From the 15982 significantly expressed coding regions that have been assigned to either the autosomes or the Z chromosome (12979 in brain, 13301 in gonad, and 12372 in heart), roughly 18% were significantly sex-biased in any one tissue, though only 4 gene targets were biased in all tissues. The gonad was the most sex-biased tissue, followed by the brain. Sex-biased autosomal genes tended to be expressed at lower levels and in fewer tissues than unbiased gene targets, and autosomal somatic sex-biased genes had more expression noise than similar unbiased genes. Sex-biased genes linked to the Z-chromosome showed reduced expression in females, but not in males, when compared to unbiased Z-linked genes, and sex-biased Z-linked genes were also expressed in fewer tissues than unbiased Z coding regions. Third position GC content, and codon usage bias showed some sex-biased effects, primarily for autosomal genes expressed in the gonad. Finally, there were several over-represented Gene Ontology terms in the sex-biased gene sets.
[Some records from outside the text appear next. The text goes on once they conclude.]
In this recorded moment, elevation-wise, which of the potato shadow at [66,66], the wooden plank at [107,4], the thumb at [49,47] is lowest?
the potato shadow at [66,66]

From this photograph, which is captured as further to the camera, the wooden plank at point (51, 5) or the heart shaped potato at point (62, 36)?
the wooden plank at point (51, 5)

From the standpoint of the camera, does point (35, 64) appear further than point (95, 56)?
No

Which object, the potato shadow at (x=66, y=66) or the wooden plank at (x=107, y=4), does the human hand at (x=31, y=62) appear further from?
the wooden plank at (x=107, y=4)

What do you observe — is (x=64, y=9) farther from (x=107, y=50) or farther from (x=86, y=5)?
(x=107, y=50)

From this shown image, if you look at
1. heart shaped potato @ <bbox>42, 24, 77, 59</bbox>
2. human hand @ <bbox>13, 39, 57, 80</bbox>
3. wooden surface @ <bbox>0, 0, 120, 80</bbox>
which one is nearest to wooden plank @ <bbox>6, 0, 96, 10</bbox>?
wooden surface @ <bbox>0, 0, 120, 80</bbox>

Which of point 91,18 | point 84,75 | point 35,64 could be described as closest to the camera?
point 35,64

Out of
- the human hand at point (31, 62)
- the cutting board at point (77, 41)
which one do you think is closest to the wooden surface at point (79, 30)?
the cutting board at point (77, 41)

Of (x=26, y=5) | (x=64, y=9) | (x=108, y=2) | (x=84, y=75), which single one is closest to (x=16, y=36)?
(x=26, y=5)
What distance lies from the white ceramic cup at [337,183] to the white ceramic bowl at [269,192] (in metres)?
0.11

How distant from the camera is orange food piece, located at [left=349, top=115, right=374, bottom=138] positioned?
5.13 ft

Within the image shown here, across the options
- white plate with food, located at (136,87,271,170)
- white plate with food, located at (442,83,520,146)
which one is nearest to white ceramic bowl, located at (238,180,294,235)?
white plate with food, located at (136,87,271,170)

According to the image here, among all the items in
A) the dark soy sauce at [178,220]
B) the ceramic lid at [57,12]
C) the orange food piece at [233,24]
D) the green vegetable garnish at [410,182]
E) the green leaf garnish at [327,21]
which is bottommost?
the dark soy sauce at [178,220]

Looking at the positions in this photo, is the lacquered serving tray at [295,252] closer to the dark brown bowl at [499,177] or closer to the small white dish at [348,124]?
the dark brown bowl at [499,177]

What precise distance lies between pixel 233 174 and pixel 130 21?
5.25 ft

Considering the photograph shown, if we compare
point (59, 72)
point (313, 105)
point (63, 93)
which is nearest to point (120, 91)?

On the whole, this analysis suggests that sex-biased genes have unique genomic and organismal properties that delineate them from genes that are expressed equally in males and females.
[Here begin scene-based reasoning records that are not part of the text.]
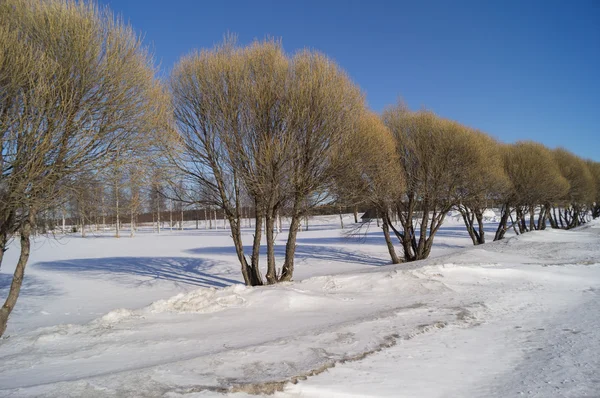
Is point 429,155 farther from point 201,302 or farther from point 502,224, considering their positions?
point 502,224

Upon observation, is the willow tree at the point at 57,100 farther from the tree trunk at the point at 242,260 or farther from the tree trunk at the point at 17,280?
the tree trunk at the point at 242,260

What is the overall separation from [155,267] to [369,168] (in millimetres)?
12546

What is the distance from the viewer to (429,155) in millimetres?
18391

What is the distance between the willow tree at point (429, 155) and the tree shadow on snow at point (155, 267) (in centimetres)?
905

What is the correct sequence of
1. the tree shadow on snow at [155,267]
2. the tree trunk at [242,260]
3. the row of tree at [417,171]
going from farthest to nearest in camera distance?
the tree shadow on snow at [155,267]
the row of tree at [417,171]
the tree trunk at [242,260]

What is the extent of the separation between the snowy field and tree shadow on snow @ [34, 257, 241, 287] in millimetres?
6128

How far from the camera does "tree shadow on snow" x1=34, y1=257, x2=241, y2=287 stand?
1694cm

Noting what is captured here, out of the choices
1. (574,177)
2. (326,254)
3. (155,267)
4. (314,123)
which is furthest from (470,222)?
(155,267)

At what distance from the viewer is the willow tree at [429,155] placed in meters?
18.3

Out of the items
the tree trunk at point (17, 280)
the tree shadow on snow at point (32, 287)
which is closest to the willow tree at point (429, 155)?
the tree shadow on snow at point (32, 287)

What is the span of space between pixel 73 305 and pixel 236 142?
7.23 metres

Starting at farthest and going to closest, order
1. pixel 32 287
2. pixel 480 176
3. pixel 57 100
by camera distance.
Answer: pixel 480 176 < pixel 32 287 < pixel 57 100

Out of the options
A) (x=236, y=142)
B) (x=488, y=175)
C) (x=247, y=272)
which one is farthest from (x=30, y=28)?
(x=488, y=175)

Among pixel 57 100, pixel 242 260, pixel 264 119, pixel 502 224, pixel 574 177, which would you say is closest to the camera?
pixel 57 100
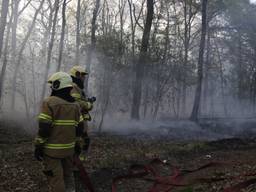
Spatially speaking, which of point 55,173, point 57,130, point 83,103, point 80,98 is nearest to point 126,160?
point 83,103

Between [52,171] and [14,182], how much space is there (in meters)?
2.44

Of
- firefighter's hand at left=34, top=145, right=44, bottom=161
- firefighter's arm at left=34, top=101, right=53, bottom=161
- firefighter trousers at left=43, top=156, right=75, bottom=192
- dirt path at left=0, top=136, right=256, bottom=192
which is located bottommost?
dirt path at left=0, top=136, right=256, bottom=192

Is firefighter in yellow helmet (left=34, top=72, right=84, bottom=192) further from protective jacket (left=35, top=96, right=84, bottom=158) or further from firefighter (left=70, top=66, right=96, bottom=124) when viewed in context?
firefighter (left=70, top=66, right=96, bottom=124)

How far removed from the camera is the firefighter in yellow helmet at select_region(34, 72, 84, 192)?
5160 mm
Many genes are more actively transcribed in one sex than the other, and this sex-biased expression pattern is a mechanism by which heritable sexual dimorphisms can arise from a genome that is largely identical in males and females [1]. Sex-biased gene expression is relatively common in metazoans [25], and has important evolutionary [1, 69], medical [1012], and genomic [13, 14] implications.
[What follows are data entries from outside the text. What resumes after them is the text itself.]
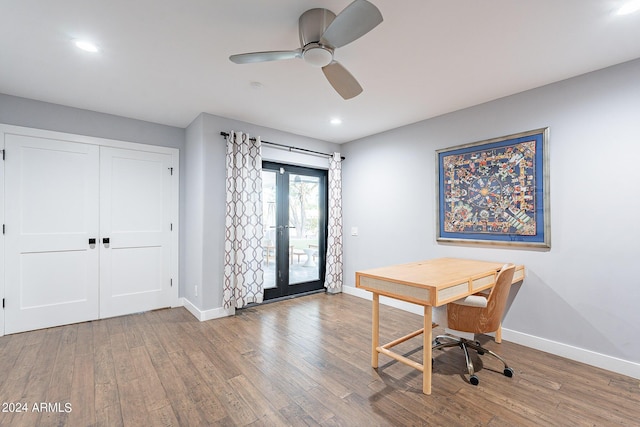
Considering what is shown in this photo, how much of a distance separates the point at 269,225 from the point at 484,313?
3030 millimetres

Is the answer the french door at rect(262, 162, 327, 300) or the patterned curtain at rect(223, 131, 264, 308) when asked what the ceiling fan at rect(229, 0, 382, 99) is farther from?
the french door at rect(262, 162, 327, 300)

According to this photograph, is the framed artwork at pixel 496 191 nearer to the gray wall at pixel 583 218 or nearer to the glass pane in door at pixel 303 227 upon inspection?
the gray wall at pixel 583 218

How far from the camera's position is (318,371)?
243 cm

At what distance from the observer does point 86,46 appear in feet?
7.37

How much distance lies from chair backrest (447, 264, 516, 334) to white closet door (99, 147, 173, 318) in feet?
12.2

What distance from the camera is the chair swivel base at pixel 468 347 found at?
2269mm

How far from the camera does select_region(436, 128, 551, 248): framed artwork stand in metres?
2.90

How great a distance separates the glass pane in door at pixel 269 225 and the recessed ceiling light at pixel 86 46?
236 centimetres

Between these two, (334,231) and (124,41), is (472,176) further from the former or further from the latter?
(124,41)

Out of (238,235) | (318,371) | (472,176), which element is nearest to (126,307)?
(238,235)

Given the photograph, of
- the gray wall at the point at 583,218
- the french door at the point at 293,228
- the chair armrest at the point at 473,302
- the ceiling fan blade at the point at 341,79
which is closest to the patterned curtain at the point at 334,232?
the french door at the point at 293,228

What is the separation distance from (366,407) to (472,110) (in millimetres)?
3284

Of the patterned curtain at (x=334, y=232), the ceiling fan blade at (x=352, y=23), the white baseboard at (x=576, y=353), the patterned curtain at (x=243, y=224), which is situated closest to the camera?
the ceiling fan blade at (x=352, y=23)

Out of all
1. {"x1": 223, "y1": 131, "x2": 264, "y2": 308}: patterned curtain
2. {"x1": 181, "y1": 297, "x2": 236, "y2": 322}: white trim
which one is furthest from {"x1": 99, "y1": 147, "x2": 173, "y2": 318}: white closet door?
{"x1": 223, "y1": 131, "x2": 264, "y2": 308}: patterned curtain
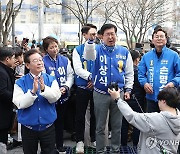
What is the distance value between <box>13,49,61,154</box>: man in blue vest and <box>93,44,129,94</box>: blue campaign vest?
77 centimetres

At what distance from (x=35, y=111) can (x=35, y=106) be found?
0.05 m

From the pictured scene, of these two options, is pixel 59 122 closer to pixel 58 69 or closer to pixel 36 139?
pixel 58 69

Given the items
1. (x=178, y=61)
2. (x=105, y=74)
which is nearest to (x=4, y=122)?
(x=105, y=74)

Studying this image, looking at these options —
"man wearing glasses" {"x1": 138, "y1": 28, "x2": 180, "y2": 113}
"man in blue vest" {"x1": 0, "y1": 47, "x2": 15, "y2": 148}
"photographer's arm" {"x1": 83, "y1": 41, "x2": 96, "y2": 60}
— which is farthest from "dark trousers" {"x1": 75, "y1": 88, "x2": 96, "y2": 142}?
"man in blue vest" {"x1": 0, "y1": 47, "x2": 15, "y2": 148}

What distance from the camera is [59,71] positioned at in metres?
4.09

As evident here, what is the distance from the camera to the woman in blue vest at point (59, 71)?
4.04 meters

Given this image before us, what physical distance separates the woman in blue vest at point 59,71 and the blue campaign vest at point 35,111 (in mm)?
797

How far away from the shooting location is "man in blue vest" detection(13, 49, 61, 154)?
3074 mm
Additionally, sex-biased genes are by their very nature often linked to reproduction, and this makes many sex-biased genes subject not only to natural selection, but the powerful pressures of sexual selection as well [15, 16]. The reproductive role of sex-biased gene expression is most easily observed in the global transcription profiles of the gonad, which shows the highest degree of sex-biased gene expression of all organs [17, 18]. In analysis where the entire animal was used for microarray analysis [2, 7, 19, 20], the gonad is typically the highest contributor to sex-biased gene lists. However, somatic tissues can exhibit remarkably high sex-biased expression patterns as well [5, 17], and these may produce secondary sexual characteristics and behaviors, or result from metabolic differences between males and females.

Microarray technologies have recently made it possible to study expression patterns for entire annotated transcriptomes, which has the potential to vastly increase our understanding of the underlying genomic mechanisms that give rise to recognizably dimorphic sexes. Initial evolutionary studies of transcriptome-wide sex-biased gene expression in Drosophila melanogaster suggested that sex-biased genes have peculiar evolutionary properties. Specifically, male-sex-biased genes, particularly those associated with gonad, evolve at a faster functional rate [9, 2123], have higher rates of recombination that are tied to higher GC levels [14, 24], and are non-randomly distributed among the fly chromosomes [4, 25].

Recent results have suggested that the syndrome of sex-biased genes observed in D. melanogaster may not extend to all metazoans. Work in other Drosophila species did not recover an elevated rate of evolution for male-biased genes [26], and recent work in birds indicated that female-biased genes exhibit the highest rate of functional change [6]. Birds are particularly of interest due to their female heterogametic (ZZ-ZW) system of sex chromosome inheritance, which allows for the analytical partitioning of maleness from heterogamety. Genomes with female heterogamety are subjected to different evolutionary forces than male heterogametic genomes [27], which can make birds a revealing contrast to male heterogametic mammalian and Drosophila lineages.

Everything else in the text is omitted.